Foto: REUTERS/Amr Abdallah Dalsh

Das ägyptische Kassationsgericht hat am Dienstag eine lebenslange Haftstrafe gegen Expräsident Mohammed Morsi aufgehoben. Im Prozess um Spionage zugunsten der palästinensischen Hamas und der vom Iran unterstützten libanesischen Hisbollah-Miliz hat der Gerichtshof zudem mehrere Todesurteile gegen Spitzen der Muslimbrüder, darunter ihren Obersten Führer Mohammed Badie, annulliert.

Das Verfahren wird jetzt neu aufgerollt. Als Begründung gab der Richter Formfehler an. Wortgleich hatte dasselbe Gericht vor einer Woche das Todesurteil einer ersten Instanz gegen Morsi einkassiert. Damit ist die Todesstrafe für ihn vorerst vom Tisch. Der 65-Jährige bleibt aber weiter im Gefängnis. Ein erstes Urteil wegen Anstiftung zu Gewalt mit einer Strafe von 20 Jahren Haft ist seit Ende Oktober rechtskräftig.
::::::
*Arbeitsanweisungen*
- a) Übertrage den Satz „Der 65-Jährige bleibt aber weiter im Gefängnis.“ aus dem Textausschnitt über das Urteil gegen Morsi ins Englische.
- b) Führe den Textausschnitt über das Urteil gegen Morsi im Anschluss an seinen letzten Satz fort.
Die Datensätze sind eigenständiges Material und gehören nicht zum Textausschnitt.

*Extrahierte Daten*
::::::
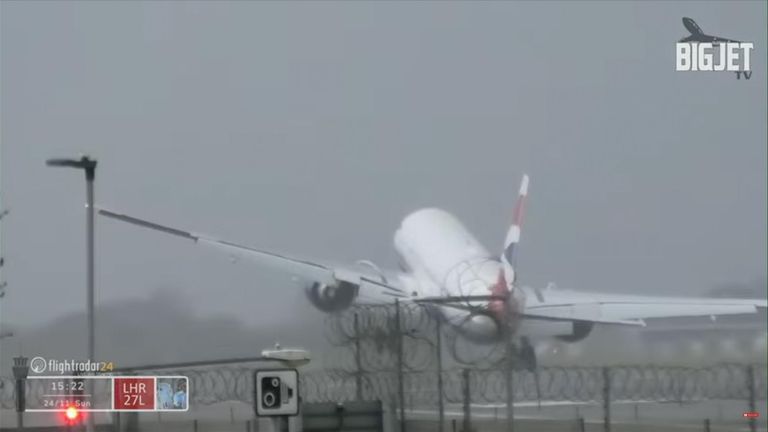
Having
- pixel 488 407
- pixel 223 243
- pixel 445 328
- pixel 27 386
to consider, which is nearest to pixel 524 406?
pixel 488 407

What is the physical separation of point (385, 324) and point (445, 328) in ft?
4.36

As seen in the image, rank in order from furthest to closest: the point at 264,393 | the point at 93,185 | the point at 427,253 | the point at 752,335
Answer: the point at 427,253 → the point at 93,185 → the point at 752,335 → the point at 264,393

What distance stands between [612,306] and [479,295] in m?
2.07

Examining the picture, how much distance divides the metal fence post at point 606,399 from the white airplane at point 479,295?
1.66m

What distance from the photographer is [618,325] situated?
84.5 ft

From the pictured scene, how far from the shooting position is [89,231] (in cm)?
2509

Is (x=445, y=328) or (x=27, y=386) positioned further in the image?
(x=445, y=328)

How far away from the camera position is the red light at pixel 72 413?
75.3 feet

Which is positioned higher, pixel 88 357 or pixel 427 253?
pixel 427 253

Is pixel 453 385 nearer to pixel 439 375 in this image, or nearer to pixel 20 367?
pixel 439 375

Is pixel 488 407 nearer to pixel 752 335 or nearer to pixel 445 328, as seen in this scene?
pixel 445 328

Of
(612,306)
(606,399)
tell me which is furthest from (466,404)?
(612,306)

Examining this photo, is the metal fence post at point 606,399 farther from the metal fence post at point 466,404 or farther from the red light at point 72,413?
the red light at point 72,413

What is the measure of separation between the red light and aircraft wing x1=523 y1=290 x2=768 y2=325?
7.33 metres
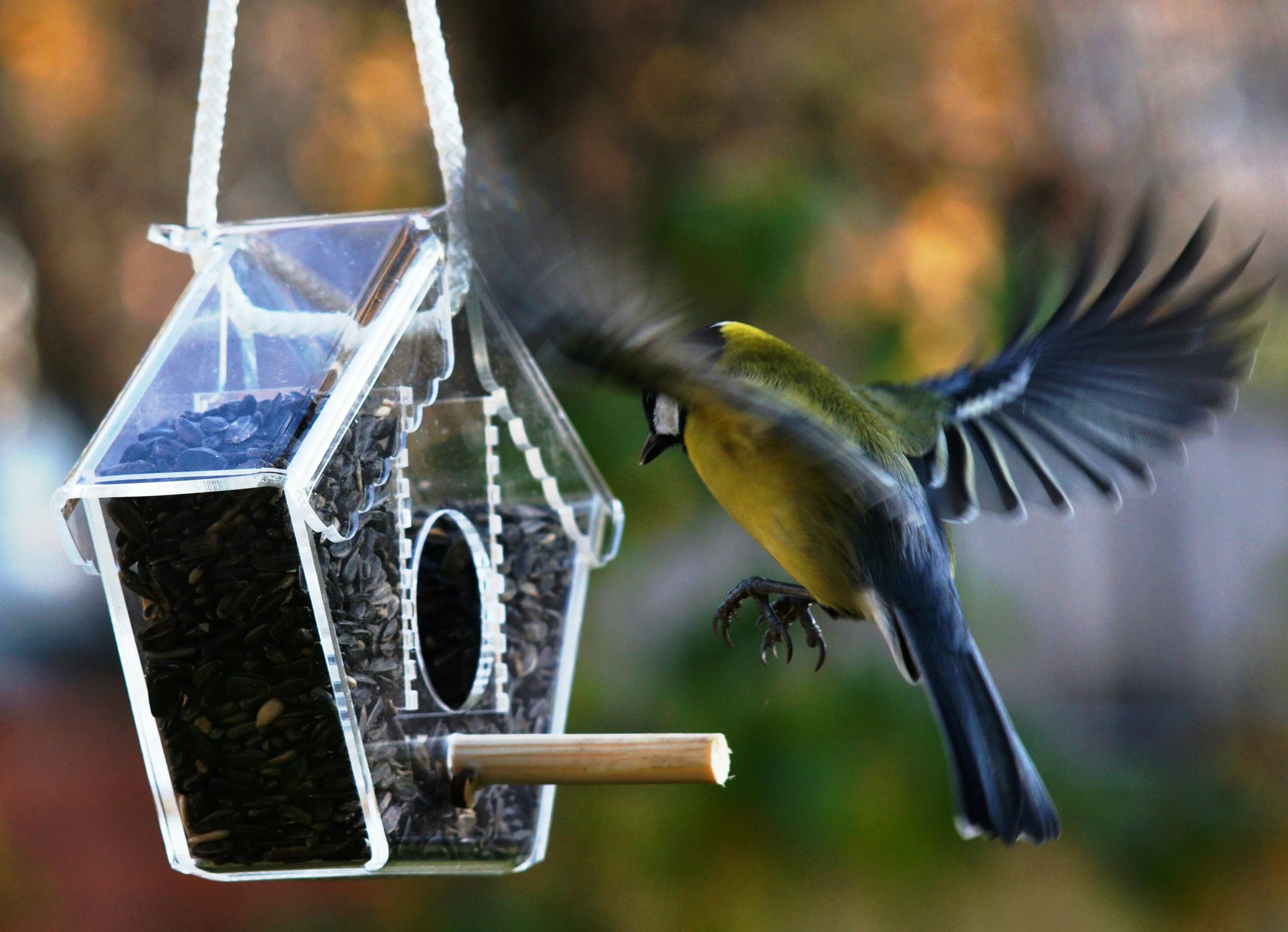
::::::
*Antworten*
- a) The 65-year-old, however, remains in prison.

- b)
Die Gerichtsverfahren gegen die im Sommer 2013 entmachteten Islamisten sind politische Prozesse, wie internationale Menschenrechtsorganisationen immer wieder bestätigen. Ein halbes Dutzend der wichtigsten Verfahren gegen die Führungsriege ist nun fast gleichzeitig vor dem obersten Berufungsgericht. Morsi ist für das neue Regime von Präsident Abdelfattah al-Sisi ein heikler Gefangener. Die Exekution des durch die Armee gestürzten, demokratisch gewählten Präsidenten hätte unabsehbare internationale Konsequenzen. Im Inland würde wohl der Tod durch den Strang für den Obersten Führer Badie für den größten Aufruhr sorgen.

Das Regime hat deshalb ein Interesse daran, dass die Verfahren nicht für großes Aufsehen sorgen und in der Schwebe bleiben – dass also keine Todesurteile vollstreckt werden müssen, dass aber auch keine Freisprüche erfolgen und damit die obersten Kader der Muslimbrüder so lange in Haft bleiben, bis eine politische Lösung gefunden ist.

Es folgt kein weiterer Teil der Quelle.